■ **Task**: Please return each line below that contains the string "instances".

■ **Outline records**:
========================

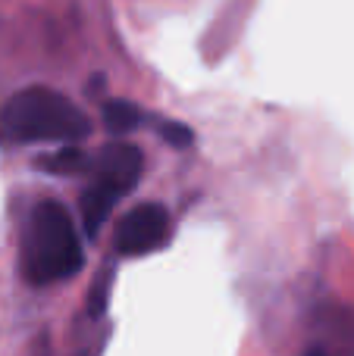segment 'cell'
Wrapping results in <instances>:
<instances>
[{"label": "cell", "mask_w": 354, "mask_h": 356, "mask_svg": "<svg viewBox=\"0 0 354 356\" xmlns=\"http://www.w3.org/2000/svg\"><path fill=\"white\" fill-rule=\"evenodd\" d=\"M144 172V156L138 147H132L129 141H116L110 147L100 150V156L94 160L91 169V184L85 188L79 200V216L85 234H98L100 225L110 219L113 207L141 181Z\"/></svg>", "instance_id": "obj_3"}, {"label": "cell", "mask_w": 354, "mask_h": 356, "mask_svg": "<svg viewBox=\"0 0 354 356\" xmlns=\"http://www.w3.org/2000/svg\"><path fill=\"white\" fill-rule=\"evenodd\" d=\"M173 234V219L160 203H138L116 225V250L123 257H144L160 250Z\"/></svg>", "instance_id": "obj_4"}, {"label": "cell", "mask_w": 354, "mask_h": 356, "mask_svg": "<svg viewBox=\"0 0 354 356\" xmlns=\"http://www.w3.org/2000/svg\"><path fill=\"white\" fill-rule=\"evenodd\" d=\"M305 356H326V353H323V350H320V347H314V350H307Z\"/></svg>", "instance_id": "obj_8"}, {"label": "cell", "mask_w": 354, "mask_h": 356, "mask_svg": "<svg viewBox=\"0 0 354 356\" xmlns=\"http://www.w3.org/2000/svg\"><path fill=\"white\" fill-rule=\"evenodd\" d=\"M41 166L50 169V172H56V175H75L85 169V154H82L79 147H72V144H66V147H60L56 154L44 156Z\"/></svg>", "instance_id": "obj_6"}, {"label": "cell", "mask_w": 354, "mask_h": 356, "mask_svg": "<svg viewBox=\"0 0 354 356\" xmlns=\"http://www.w3.org/2000/svg\"><path fill=\"white\" fill-rule=\"evenodd\" d=\"M157 131H160L173 147H188V144H192V129H185L182 122H173V119H160Z\"/></svg>", "instance_id": "obj_7"}, {"label": "cell", "mask_w": 354, "mask_h": 356, "mask_svg": "<svg viewBox=\"0 0 354 356\" xmlns=\"http://www.w3.org/2000/svg\"><path fill=\"white\" fill-rule=\"evenodd\" d=\"M0 131L16 144H79L91 135L88 116L54 88H22L0 113Z\"/></svg>", "instance_id": "obj_1"}, {"label": "cell", "mask_w": 354, "mask_h": 356, "mask_svg": "<svg viewBox=\"0 0 354 356\" xmlns=\"http://www.w3.org/2000/svg\"><path fill=\"white\" fill-rule=\"evenodd\" d=\"M144 116L138 106L125 104V100H107L104 104V125L113 135H129V131L141 129Z\"/></svg>", "instance_id": "obj_5"}, {"label": "cell", "mask_w": 354, "mask_h": 356, "mask_svg": "<svg viewBox=\"0 0 354 356\" xmlns=\"http://www.w3.org/2000/svg\"><path fill=\"white\" fill-rule=\"evenodd\" d=\"M82 241L75 219L63 203L41 200L29 216L22 241V272L31 284L66 282L82 269Z\"/></svg>", "instance_id": "obj_2"}]
</instances>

========================

■ **Written answer**:
Wrapping results in <instances>:
<instances>
</instances>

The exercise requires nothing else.